The second point concerns the causes of hemimegalencephaly and their potential association with malignant changes. A large variety of asymmetric brain disorders have a genetic background (e.g., Sturge-Weber syndrome, unilateral familial pachygyria, Lhermitte-Duclos disease, and progressive hemifacial atrophy).8 9 Genetic causes were identified in individual patients with syndromic hemimegalencephaly (Proteus syndrome).13 Recently Lee et al found de novo somatic gene mutations in the resected tissue from a subgroup of patients operated on for intractable epilepsy (hemispherectomy) caused by hemimegalencephaly. The mutations affected defined genes (PIK3CA, AKT3, and mTOR) regulating cell signaling in response to insulin and growth factors and influencing cell size, proliferation, differentiation, and apoptosis. The mutations were found in 8 to 40% of sequenced alleles in different brain regions. Therefore, hemimegalencephaly is a genetic mosaic disease caused by the functional increase in the signaling pathways of PIK3CA, AKT3, and mTOR. Although the mutations are known to be associated with malignant tumors (breast, pancreas), the presence of other mutations is needed for tumor development and dissemination.10 14 Neither phosphatase and tensin homolog (PTEN) gene mutation (Proteus syndrome) nor tuberous sclerosis complex genes (TSC1 or TSC2) were detected in the resected specimen of the hemimegalencephalic hemisphere.15 Some features of FCDs (cytomegaly, cortical stratification disruption, stem cell marker expression) can be related to mTOR pathway hyperactivity.16 This pathway is a target of specific inhibitors (e.g., sirolimus and everolimus).17

Trophic factors may also play an important role in hemimegalencephaly development.8 9 Neural growth factor (NGF) is important for neuronal growth, differentiation, and survival.
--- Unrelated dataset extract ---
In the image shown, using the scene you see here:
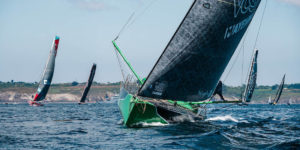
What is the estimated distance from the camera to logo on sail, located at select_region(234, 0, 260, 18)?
1588cm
The increased tissue levels of NGF, numerous NGF receptor–positive cells, and NGF affinity for cerebral blood vessels and nerve fibers in the hemimegalencephalic hemisphere were confirmed,18 and experimental studies proved a slight increase in tumor growth and tumor cell migration after NGF, as well as the role of NGF as a significant promotor of promigratory and proproliferative glioblastoma activities.19 20

The association of MCD and a malignant brain tumor is a rare event.21 Padmalatha et al described a young patient with tuberous sclerosis and glioblastoma.22 The development of glioblastoma after subependymal giant cell astrocytoma resection in a patient with tuberous sclerosis was published, but the tumor was probably radiation induced.23

Although exceptional, the association of MCD with a brain tumor should attract the attention of the treating physician to early identification of possible tumor signs. This requirement is necessary because VNS, which complicates a MRI study, is implanted in patients with unresectable extensive malformation and intractable epilepsy. The identification of another factor responsible for tumor formation with a background of these lesions or potential factors limiting tumor formation in a high-risk genetic background lesion is a problem for basic research.

Conclusions

The available data about the genetics of MCD, including hemimegalencephaly, suggest a potentially increased risk of malignant glioma growth in the malformed brain. Although exceptional, clinical articles confirming this risk in tuberous sclerosis patients and this case report, presenting so far unpublished glioblastoma formation in the affected hemisphere, indicate the need for meticulous clinical and radiologic follow-up care for MCD patients including those with hemimegalencephaly.